Since I use my Kroger card when I shop in the store, the computer was able to spit out all the dates and UPC codes when I bought now-recalled ground turkey. I learned that since February 20, I bought fourteen packages of potentially tainted turkey. I guess I shop at Kroger more often than I realized.


I searched my freezers but found none of this turkey, which means we ate all of it. That's a lot of bullets to dodge.


But here's the thing I'm most struck by: The recalled turkey came from one processing center. "On August 3, Cargill recalled 36 million pounds of fresh and frozen ground turkey products produced at the company’s Springdale, Ark., facility from Feb. 20, 2011, through Aug. 2, 2011, due to possible contamination with Salmonella Heidelberg." (Source) That same turkey has been sold under the following brands:


Honeysuckle White
Giant Eagle
Aldi’s Fit & Active
Fresh HEB
Riverside
Kroger
Safeway
Shady Brook Farms
Spartan
Natural Lean
Bulk packed ground turkey


So though I've often suspected, I now know for sure that when I pay $1.50-2.50 more per pound for Honeysuckle or Shady Brook Farms turkey, I'm getting the EXACT SAME product as if I spent less money on the store brand.

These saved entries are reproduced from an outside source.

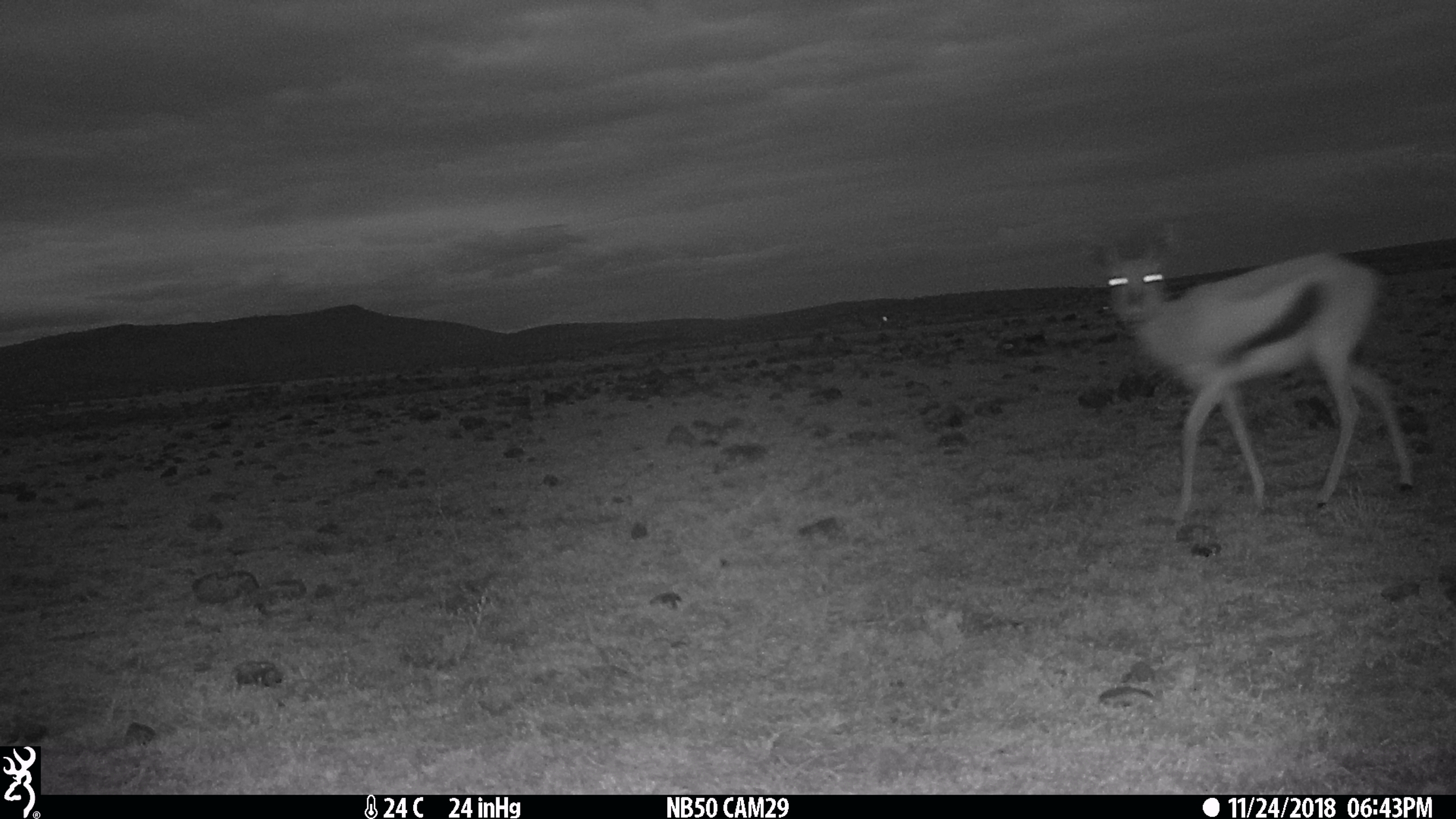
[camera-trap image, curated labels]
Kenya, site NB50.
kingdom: Animalia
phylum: Chordata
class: Mammalia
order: Artiodactyla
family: Bovidae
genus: Eudorcas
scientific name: Eudorcas thomsonii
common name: thomon's gazelle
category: gazelle thomsons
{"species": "gazelle thomsons (thomon's gazelle) (Eudorcas thomsonii)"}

Friends, I've helped fund those name brand companies' marketing campaigns for the last time. Lesson learned!






Happy Friday!



                                    

15 comments:

Lola Sharp said...

Me, too. I always buy Shady Brook Farms ground turkey to make turkey tacos. Doh.

Glad you had a wonderful trip. I missed you.

Love and hugs,
Lola

Matthew MacNish said...

As long as you cooked it properly, you're fine. And there are several utilities that can resize a folder full of images. Try check at the PC Magazine website. Their stuff is usually free.

Jessica Bell said...

Oh my gosh! Glad you didn't eat any tainted meat! and um ... welcome back!!! :o) Good luck with the photos!

Summer Frey said...

Eek! I usually buy Honeysuckle White, but I'm pretty sure I haven't in months. Evan doesn't "like" ground anything except beef. Pfft. Except when he doesn't know it's not beef...! ;)

Linda G. said...

Wow. That's good to know about the ground turkey. No more name brands for me, either!

Oh, and if you cook it thoroughly, even contaminated turkey won't make you sick. Unless you don't wash your hands after you handle it raw, anyway.

Alex J. Cavanaugh said...

I think we always get the store brand ground turkey. And yeah, ours is all gone as well.

Lenny Lee said...

hi miss nicole! i hope you could get those picture more small cause for sure i could like to see them. im glad you didnt get sick from eating that tainkey. one of my brothers does the food shopping and he does mostly store brands cause he said their just the same only more cheap.
...hugs from lenny

Adriana Noir said...

Oh, Nicki! I've missed you! :D I always knew it was a hoax to get us to shell out more money, too. Erm...well, at least I suspected as much. ;) I'm so glad you and your family never got sick. Someone's watching over you guys!

Manzanita said...

What a great idea to shop far from so home so you don't spend time chatting over a shopping cart. I budget my time and I still don't get around to every thing. I need a time management course. :)
Manzanita@Wannabuyaduck

Liza said...

ugh!!! Ate chilie made from Shadybrook Farms earlier in the week and leftover tonight. It had a long simmer though...and I'm careful to wash my hands...hopefully careful enough.

Danette said...

Well, isn't that interesting. I'll bet the same is true for chicken! No more name brands for me!!! Thanks for the info! Glad to see your back!

julie fedderson said...

I can't wait to show my sister this--she always buys the name brand--"it tastes better." Apparently it will also give you raging diarrhea, at twice the price, lol.

julie fedderson said...

I can't wait to show my sister this--she always buys the name brand--"it tastes better." Apparently it will also give you raging diarrhea, at twice the price, lol.

Susan Kane said...

Good to know my suspicions are correct: food comes from the same source, and no name changes its flavor.

Unknown said...

Fascinating information - the way those firms deal with us!